For comparison, we also constructed RSMs and used a second-order polynomial. Using root mean squared error (RMSE), we measured prediction accuracy on our test data comprising eight experiments, not including the training data. Here, for example, our RMSEs for electron density were 0.321 x 1011/cm3 for BPNN and 0.973 x 1011/cm3 for RSM, illustrating a ~34% improvement of BPNN over RSM. (Factors optimized for the density model were 0.08 for tolerance, 1.90 for gradient, and ±1.4 for magnitude of initial weights. Similarly, for electron temperature and plasma potential our optimized models illustrated ~40% and ~52% improved prediction capabilities for BPNN compared to RSM.)
Practicality and considerations
ANN is a practical modeler that constructs a predictive model of experimentally characterized raw data. Compared to a physical model, an ANN model can be built without any assumption while adopting variations in process or equipment factors simply through "retraining." Such models can be built rapidly, contributing to rapid prototypes of plasma processes and equipment, as well as real-time diagnosis and control. ANNs can also improve insight about plasma discharges.
Developing an optimal neural network model, however, is complicated due to the presence of many training factors, particularly by the randomness in initial weights. In most previous work, this aspect has been neglected due to the absence of a way to identify optimal initial weights. Another drawback common to published works is that models were constructed without taking into account interaction effects among factors. In this sense, the ANN models developed are somewhat limited in the prediction accuracy. From our previous work, we believe that by adopting an optimization technique such as GA, limitations can partly be circumvented.
References
- C. Himmel, et al., "A Comparison of Statistically-based and Neural Network Models of Plasma Etch Behavior," Proc. 4th Internat'l Semi. Manufact. Sci. Symp., pp. 124-129, 1992.
- B. Kim, G.S. May, "Reactive ion etch modeling using neural networks and simulated annealing," IEEE Trans. Comp. Pack. Manufact. Technol., vol. 19, no. 1, pp. 3-8, 1996.
- B. Kim, et al., "Characterizing metal-masked silica etch process in a CHF3/CF4 inductively coupled plasma," J. Vac. Sci. Technol., A, vol. 17, no. 5, pp. 2593-2597, 1999.

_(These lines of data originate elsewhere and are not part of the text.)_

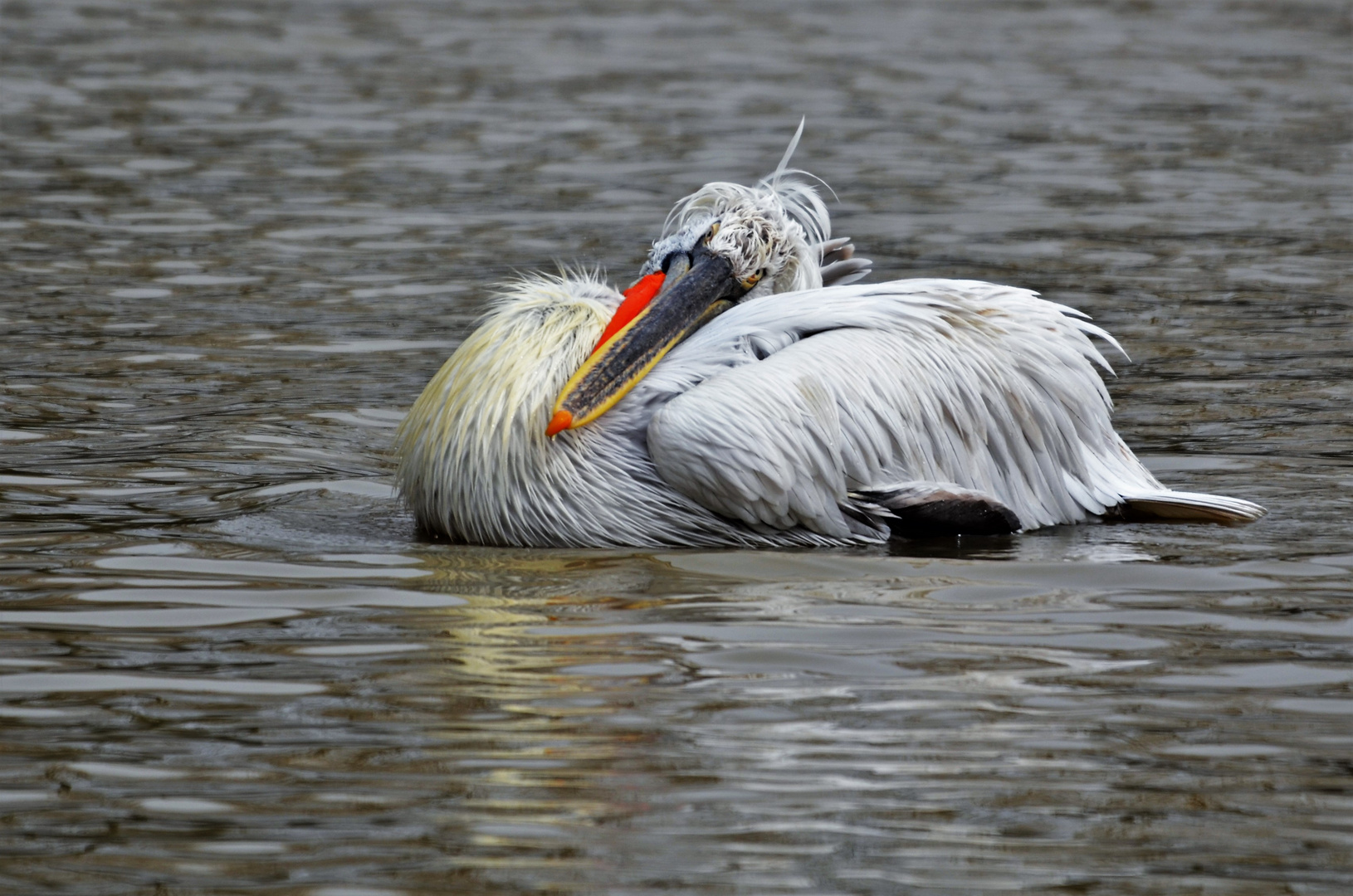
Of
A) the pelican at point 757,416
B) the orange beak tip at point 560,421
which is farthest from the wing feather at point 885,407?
the orange beak tip at point 560,421

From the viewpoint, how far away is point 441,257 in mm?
9625

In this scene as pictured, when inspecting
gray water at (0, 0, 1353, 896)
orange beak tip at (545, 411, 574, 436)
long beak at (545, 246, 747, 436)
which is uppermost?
long beak at (545, 246, 747, 436)

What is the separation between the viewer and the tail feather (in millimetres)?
5590

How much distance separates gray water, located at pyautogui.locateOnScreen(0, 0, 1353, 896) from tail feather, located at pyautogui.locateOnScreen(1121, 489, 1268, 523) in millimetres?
65

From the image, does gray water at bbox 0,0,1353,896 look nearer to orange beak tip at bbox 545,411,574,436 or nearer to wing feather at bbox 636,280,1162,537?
wing feather at bbox 636,280,1162,537

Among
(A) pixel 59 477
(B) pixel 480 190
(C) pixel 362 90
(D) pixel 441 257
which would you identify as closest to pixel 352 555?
(A) pixel 59 477

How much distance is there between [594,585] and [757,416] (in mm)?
574

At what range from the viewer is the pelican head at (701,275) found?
529cm

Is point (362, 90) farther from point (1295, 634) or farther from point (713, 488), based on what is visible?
point (1295, 634)

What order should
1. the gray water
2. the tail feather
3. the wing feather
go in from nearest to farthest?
the gray water, the wing feather, the tail feather

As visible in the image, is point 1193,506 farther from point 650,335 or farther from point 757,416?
point 650,335

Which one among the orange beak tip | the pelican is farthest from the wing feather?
the orange beak tip

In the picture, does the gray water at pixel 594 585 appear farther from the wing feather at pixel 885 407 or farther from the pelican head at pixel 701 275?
the pelican head at pixel 701 275

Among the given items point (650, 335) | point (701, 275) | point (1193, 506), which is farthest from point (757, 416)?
point (1193, 506)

- B. Kim, et al., "Use of neural networks to model low temperature tungsten etch characteristics in high density SF6 plasma," J. Vac. Sci. Technol., A, vol. 18, no. 2, pp. 417-422, 2000.
- B. Kim, G.T. Park, "Modeling plasma equipment using neural networks," IEEE Trans-Plasma Science, vol. 29, no. 1, 8-12, 2001.
- D.E. Rummelhart, J.L. McClelland, Parallel Distributed Processing, Cambridge, M.I.T. Press, 1986.
- B. Kim, S. Park, "An optimal neural network plasma model: a case study," Chemometr. Intell. Lab. Syst., vol. 56, no. 1, pp. 39-50, 2001.
- D.E. Goldbeg, Genetic Algorithms in Search, Optimization & Machine Learning, Addison Wesley, 1989.